When he said Caleum’s name again, though, Libbie turned silent and moved away from the rest of them.
“Libbie, what’s wrong with you?” Adelia asked, seeing that the younger woman was upset.
“Aunt Adelia, Caleum isn’t coming back,” Libbie said coldly, forgetting Lucky and Rose were still there. “Maybe we can get help from the neighbors or hire hands to help us build, but if we wait for Caleum we will be living out in the woods come next winter.”
Her words wounded Adelia to the core, and tears began to fall from the old woman’s eyes, seeming to trace each wrinkle of her face. “That is not so,” she said, but then spoke no more, being consumed with crying.
“Stop your tears,” Magnus told his wife crossly. “She doesn’t know what she’s talking about, and you know better than listen to her.” For he had been at Stonehouses longest of all, and they had never given up on their people. “Libbie, we’ve always buried our people when they died, but not before that,” he told the younger woman, gently but with a finality that did not allow for argument.

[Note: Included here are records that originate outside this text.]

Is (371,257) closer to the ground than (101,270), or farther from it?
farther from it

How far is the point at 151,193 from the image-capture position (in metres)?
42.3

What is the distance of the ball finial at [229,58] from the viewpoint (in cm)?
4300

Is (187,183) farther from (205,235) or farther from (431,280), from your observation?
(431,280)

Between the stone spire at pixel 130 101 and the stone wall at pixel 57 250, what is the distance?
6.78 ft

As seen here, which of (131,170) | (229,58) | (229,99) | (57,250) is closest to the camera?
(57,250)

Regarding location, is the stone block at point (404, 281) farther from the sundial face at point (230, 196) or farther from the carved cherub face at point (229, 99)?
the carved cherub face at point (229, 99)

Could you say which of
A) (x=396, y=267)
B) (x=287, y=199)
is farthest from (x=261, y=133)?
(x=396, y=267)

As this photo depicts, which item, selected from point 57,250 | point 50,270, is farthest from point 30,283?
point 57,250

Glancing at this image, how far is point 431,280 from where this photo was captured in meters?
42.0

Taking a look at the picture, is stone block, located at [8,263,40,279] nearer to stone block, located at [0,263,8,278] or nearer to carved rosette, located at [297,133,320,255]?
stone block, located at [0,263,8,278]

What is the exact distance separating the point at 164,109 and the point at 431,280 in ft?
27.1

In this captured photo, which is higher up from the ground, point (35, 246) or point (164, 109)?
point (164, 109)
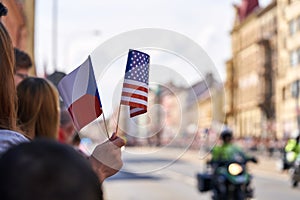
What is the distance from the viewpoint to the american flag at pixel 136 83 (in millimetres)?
2523

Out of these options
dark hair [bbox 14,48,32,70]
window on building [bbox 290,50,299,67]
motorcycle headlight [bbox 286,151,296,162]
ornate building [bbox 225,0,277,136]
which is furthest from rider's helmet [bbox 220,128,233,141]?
ornate building [bbox 225,0,277,136]

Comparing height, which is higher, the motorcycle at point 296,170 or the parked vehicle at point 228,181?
the parked vehicle at point 228,181

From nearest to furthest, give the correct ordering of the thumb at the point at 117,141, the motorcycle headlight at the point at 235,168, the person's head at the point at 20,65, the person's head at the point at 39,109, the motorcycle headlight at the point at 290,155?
the thumb at the point at 117,141 < the person's head at the point at 39,109 < the person's head at the point at 20,65 < the motorcycle headlight at the point at 235,168 < the motorcycle headlight at the point at 290,155

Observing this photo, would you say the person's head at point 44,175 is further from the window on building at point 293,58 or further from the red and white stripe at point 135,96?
the window on building at point 293,58

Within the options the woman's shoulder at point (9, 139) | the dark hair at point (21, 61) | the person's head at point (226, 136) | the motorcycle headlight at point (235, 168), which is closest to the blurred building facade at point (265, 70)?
the person's head at point (226, 136)

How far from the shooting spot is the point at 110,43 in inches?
97.9

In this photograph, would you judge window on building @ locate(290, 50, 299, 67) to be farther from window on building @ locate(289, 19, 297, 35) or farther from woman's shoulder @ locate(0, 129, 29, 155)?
woman's shoulder @ locate(0, 129, 29, 155)

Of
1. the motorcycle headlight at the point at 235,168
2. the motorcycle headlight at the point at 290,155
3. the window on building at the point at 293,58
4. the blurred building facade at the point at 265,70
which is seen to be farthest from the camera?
the blurred building facade at the point at 265,70

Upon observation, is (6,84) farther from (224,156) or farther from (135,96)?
(224,156)

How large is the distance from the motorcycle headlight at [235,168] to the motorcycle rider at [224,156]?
90 millimetres

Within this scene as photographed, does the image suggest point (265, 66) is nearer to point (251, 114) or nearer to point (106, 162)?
point (251, 114)

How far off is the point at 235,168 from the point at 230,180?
10.6 inches

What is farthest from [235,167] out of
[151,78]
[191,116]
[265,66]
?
[265,66]

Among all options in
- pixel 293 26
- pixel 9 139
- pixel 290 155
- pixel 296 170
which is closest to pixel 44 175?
pixel 9 139
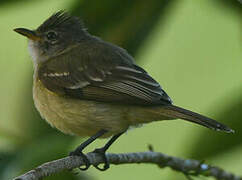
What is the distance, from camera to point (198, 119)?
3.77 m

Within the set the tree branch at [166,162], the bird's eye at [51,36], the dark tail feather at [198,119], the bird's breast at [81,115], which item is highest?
the bird's eye at [51,36]

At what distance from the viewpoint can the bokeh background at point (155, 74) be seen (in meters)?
4.30

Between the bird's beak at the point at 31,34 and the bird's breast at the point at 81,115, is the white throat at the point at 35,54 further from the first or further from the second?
the bird's breast at the point at 81,115

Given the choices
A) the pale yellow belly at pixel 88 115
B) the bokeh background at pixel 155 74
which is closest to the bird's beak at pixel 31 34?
the bokeh background at pixel 155 74

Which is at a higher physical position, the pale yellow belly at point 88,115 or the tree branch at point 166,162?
the pale yellow belly at point 88,115

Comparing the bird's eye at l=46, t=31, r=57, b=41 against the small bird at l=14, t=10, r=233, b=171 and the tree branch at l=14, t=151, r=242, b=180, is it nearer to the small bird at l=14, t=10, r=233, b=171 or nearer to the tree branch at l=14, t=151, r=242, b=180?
the small bird at l=14, t=10, r=233, b=171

Libbie felt very ashamed of herself then, and apologized for what she had said. “It has been a difficult day,” she tried to explain, turning her head low. “I did not mean it to sound hateful.”

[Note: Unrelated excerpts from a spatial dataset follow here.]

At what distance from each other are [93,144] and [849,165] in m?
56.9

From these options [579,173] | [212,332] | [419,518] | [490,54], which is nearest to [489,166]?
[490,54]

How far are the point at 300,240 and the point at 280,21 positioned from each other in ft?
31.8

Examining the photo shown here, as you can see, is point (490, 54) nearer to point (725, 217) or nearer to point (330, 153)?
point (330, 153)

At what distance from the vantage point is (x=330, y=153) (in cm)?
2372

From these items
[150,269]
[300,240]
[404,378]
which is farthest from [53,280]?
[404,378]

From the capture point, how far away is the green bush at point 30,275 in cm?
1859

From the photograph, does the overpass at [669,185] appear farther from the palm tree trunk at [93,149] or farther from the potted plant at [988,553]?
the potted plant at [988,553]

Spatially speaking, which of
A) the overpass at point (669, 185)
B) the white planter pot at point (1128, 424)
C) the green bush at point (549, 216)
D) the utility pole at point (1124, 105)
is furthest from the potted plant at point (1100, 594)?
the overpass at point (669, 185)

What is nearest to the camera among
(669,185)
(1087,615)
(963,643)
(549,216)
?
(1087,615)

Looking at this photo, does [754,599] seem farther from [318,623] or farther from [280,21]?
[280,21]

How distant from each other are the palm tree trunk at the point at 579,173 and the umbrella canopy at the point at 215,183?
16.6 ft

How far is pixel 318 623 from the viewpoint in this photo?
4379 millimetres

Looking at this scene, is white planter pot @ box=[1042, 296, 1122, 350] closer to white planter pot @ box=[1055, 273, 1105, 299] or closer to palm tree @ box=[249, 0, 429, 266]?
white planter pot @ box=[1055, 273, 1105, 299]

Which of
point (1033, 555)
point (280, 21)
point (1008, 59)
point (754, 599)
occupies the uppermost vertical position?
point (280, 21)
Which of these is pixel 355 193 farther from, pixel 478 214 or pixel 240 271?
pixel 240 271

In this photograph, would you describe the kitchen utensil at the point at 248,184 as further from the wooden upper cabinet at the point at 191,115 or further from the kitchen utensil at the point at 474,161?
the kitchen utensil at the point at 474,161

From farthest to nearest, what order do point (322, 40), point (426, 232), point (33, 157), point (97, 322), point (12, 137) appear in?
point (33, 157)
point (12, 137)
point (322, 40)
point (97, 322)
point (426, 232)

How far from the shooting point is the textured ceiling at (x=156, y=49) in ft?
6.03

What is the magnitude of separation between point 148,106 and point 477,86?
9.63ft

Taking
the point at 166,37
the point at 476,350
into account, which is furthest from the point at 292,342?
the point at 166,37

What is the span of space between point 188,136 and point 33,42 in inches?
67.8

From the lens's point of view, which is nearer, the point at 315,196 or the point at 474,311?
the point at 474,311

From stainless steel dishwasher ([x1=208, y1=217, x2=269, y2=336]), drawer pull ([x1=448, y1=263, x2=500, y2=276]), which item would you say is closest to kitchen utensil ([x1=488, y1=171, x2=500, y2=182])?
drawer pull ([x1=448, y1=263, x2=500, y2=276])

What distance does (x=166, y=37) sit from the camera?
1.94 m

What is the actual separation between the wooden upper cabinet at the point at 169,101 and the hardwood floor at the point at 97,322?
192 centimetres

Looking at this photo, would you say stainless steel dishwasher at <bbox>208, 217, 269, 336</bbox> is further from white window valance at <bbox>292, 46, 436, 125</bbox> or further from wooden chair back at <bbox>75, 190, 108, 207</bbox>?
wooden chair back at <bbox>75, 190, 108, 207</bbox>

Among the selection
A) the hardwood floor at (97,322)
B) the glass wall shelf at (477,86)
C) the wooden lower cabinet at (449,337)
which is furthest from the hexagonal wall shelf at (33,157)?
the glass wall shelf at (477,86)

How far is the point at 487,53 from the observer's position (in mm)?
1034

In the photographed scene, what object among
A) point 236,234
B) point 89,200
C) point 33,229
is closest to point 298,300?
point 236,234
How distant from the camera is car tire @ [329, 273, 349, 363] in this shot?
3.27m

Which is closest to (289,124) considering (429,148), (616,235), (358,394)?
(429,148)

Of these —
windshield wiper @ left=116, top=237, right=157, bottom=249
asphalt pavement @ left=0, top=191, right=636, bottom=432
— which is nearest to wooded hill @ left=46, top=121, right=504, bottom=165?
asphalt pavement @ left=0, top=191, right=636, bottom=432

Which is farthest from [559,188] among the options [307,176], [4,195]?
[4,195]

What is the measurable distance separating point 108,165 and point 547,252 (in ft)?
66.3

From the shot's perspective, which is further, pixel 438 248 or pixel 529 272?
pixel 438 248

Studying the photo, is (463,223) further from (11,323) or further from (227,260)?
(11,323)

“I know, dear,” Magnus answered, not wanting more strife to befall the house than already had.
“I will cook something for us to have for dinner,” Adelia interrupted, standing to go out to the exposed kitchen. When Libbie volunteered to help her, Adelia accepted gladly, and the two went off, leaving the girls and Magnus alone by themselves.
Magnus slumped down in his chair and closed his eyes, thinking to rest before he ate. However, Rose and Lucky, who were normally very shy with him, came and sat near his feet and looked up at him as he nodded.
Magnus felt their eyes upon him and sat up again in his chair. “We had a great setback today,” he said, looking down to them, “but we will get beyond it. Just as everything outside that window used to be wild until your great-grandfather, Jasper Merian, came here. He tamed the land, and built the house over across the lake from nothing but his own will. Maybe, though, it is not enough to only build once, but you must improve on what you have done, and sometimes build it over, if God wants you to prove yourself again. This is our place, though, and as long as we don’t do anything to foul that up it will always be so, and we will always be blessed.”
The girls let his words wash over them, not certain what he was telling them, or even that he was talking to them at all, but pleased to have his attention and warm mood. He in his turn spoke as he could only to the two of them, as they were after all his blood and his future.